Andy Warhol would be proud.
Readers appreciated my small doses of levity during our most dangerous of times. Even Dad reported tears of joy, this from a man watching his wife of more than 50 years slowly whittle away.
I embraced my part in helping a small, unseen, community of readers briefly forget about their worries, and, in essence, collectively whistle past the graveyard. The work applied took my mind off the terrible times, too.
Getting lost in a poem, a painting, a song, a serious story, a silly story, demonstrates how the arts and the humanities provide comfort, coherence, healing, and hope while the world burns and churns. Historically, the humanities have provided humankind a chance to escape the hard times. I find the act of escape to be a virtue, for escaping something implies that one possesses the will to both hope and strive for better days ahead.

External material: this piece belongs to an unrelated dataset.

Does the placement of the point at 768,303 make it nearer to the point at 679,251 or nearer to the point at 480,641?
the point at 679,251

To all poets and writers and painters and musicians and dancers and actors and comedians and photographers – and yes, fellow humor columnists – please keep adding your unique threadwork to the cultural fabric of society. The talent – and for some, the genius – with which you have been gifted can forge togetherness, create community, and foster hope for humanity.
True, the world is a grand %&$# show now, and yes, we torch bearers of the arts and humanities are likely to be no better off than the doomed players of the dance band on the Titanic, but still we must play on, especially now we must play on. Nearer, my God, to Thee.